- To gdzie idziemy teraz?- Usłyszał pytanie ze strony towarzyszącego mu chłopaka. Posłał mu zaskoczone spojrzenie. Czyli "zamierzali" razem spędzić czas? Po jakiejś chwili milczenia, odpowiedział.
- Możemy znowu się poszlajać i poczekać, aż zdarzy się cud i zauważymy coś ciekawego.- Odparł, stwierdzając, że przecież i tak nie ma nic innego do roboty. Ponad to podobno im więcej osób się zna, ty lepiej. No właśnie, podobno... W każdym razie nic mu się nie stanie, jeśli spędzi trochę czasu z kimkolwiek.
- A nie znasz jakiegoś ciekawego miejsca?- Nie odpuszczał. Akuma posłał mu zirytowane spojrzenie, jednak szczerze zastanowił się nad odpowiedzią. Klub? Nope. Park? Brzmi ciekawiej. Dachy budynków? Najciekawiej.
- Biegałeś kiedyś po dachach?- Zagadnął, obracając w dłoni do połowy pusty kubek i przyglądając się mu uważnie.- Wiesz, to może być ekscytujące.- Oznajmił, nie czekając na odpowiedź. Tam, gdzie mieszkał budynki były karłowate w porównaniu do tutejszych bloków. Skakanie z jednego na drugi jest bardzo niebezpieczne."Ale daje frajdę."- dodał w myślach. I to jest ważne. Bo po co coś robić, skorknie daje radości? To tak, jakby jeść lody o smaku ziemniaka. Niby fajne, a jednak nie.
- Nie do końca.- Odparł krótko, zapewne mając nadzieję, że nie będą robić nic podobnego.
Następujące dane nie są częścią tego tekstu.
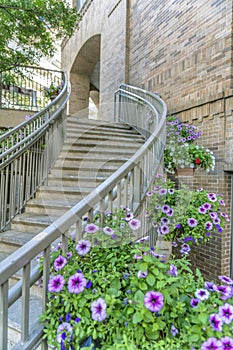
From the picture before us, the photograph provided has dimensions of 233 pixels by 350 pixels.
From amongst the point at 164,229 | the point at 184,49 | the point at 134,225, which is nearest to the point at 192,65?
the point at 184,49

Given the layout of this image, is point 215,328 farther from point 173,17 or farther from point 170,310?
point 173,17

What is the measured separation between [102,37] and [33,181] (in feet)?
22.5

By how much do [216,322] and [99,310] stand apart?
51cm

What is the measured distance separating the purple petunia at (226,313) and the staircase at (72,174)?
1301 millimetres

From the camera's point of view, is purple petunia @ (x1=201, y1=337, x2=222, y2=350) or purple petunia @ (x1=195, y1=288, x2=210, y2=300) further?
purple petunia @ (x1=195, y1=288, x2=210, y2=300)

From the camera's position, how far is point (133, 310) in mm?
1214

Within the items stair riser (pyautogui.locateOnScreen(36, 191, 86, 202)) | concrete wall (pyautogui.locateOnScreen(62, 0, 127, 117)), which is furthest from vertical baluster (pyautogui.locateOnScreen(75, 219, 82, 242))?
concrete wall (pyautogui.locateOnScreen(62, 0, 127, 117))

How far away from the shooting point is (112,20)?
308 inches

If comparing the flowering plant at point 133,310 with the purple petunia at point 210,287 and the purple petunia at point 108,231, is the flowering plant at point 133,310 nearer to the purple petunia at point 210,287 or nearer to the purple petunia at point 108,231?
the purple petunia at point 210,287

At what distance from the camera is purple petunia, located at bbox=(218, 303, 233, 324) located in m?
1.15

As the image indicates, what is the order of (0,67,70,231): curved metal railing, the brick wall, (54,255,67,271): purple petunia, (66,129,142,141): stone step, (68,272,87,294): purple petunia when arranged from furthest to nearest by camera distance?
(66,129,142,141): stone step → the brick wall → (0,67,70,231): curved metal railing → (54,255,67,271): purple petunia → (68,272,87,294): purple petunia

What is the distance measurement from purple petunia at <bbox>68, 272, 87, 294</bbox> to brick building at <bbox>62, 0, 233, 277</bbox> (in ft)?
10.1

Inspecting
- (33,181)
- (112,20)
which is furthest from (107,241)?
(112,20)

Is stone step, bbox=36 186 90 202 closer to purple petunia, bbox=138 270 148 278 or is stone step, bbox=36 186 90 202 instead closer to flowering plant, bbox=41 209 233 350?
flowering plant, bbox=41 209 233 350
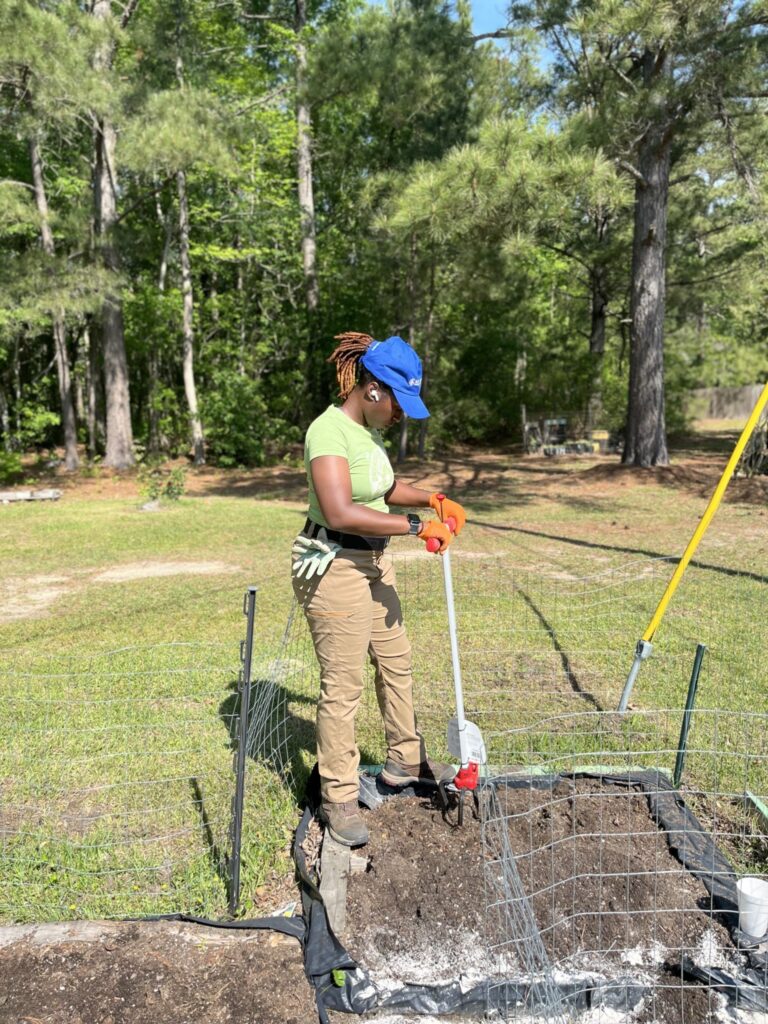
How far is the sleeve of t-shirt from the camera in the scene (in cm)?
240

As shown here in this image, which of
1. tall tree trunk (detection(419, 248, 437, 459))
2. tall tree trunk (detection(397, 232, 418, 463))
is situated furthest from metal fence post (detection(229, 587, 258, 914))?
tall tree trunk (detection(419, 248, 437, 459))

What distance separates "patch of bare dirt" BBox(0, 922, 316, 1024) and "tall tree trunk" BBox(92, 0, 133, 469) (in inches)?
454

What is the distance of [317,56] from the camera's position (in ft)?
41.7

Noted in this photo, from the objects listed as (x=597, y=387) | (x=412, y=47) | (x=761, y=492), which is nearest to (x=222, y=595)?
(x=761, y=492)

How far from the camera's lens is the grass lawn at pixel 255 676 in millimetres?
2668

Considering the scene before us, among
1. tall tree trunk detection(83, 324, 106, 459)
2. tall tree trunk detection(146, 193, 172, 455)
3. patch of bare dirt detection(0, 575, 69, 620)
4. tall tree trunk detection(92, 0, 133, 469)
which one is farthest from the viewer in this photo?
tall tree trunk detection(83, 324, 106, 459)

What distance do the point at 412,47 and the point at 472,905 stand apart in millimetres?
13454

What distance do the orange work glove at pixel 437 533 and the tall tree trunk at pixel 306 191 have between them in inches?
587

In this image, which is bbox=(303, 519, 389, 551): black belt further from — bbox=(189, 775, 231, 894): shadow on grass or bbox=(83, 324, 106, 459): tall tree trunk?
bbox=(83, 324, 106, 459): tall tree trunk

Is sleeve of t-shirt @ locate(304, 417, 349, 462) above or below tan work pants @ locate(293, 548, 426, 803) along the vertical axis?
above

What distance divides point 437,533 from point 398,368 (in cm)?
55

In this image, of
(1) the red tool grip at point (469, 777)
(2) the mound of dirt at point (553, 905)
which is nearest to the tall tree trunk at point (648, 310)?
(2) the mound of dirt at point (553, 905)

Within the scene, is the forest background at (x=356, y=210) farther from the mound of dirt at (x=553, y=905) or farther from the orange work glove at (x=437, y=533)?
the mound of dirt at (x=553, y=905)

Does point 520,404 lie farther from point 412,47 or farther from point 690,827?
Result: point 690,827
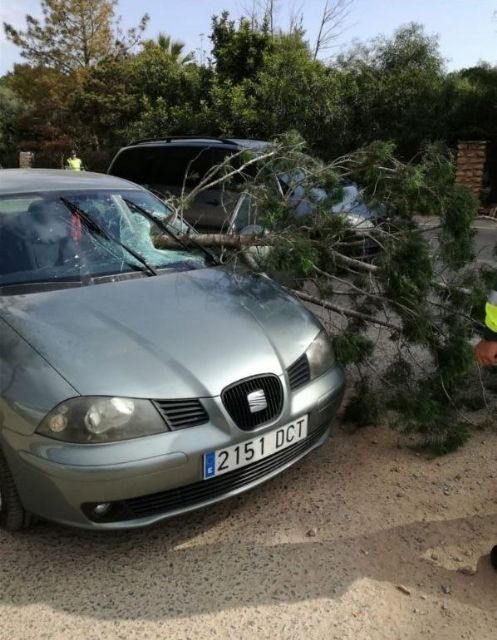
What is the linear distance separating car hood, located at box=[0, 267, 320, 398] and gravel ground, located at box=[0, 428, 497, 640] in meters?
0.75

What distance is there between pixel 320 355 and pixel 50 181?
6.91ft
Ale Akuma napalił się już na ten pomysł. Znajdowaliby się tak wysoko! Tylko jak wejść na dach? Mogliby iść po schodach w bloku, ale przecież drzwi prowadzące tam byłyby pewnie zamknięte. A tak się składa, że nie nosi wsuwek, które podobno idealnie sprawdzają się w takiej sytuacji. Ale może dałoby się wyłamać takie drzwi? Tyle, że mu akurat marnie by poszło.
- Potrafiłbyś wyłamać drzwi? W razie konieczności?- Jeżeli Vogel nie domyślił się, do czego zmierza, to pytanie musiało zdać się mu komoczne. Albo dziwne. Lub porąbane.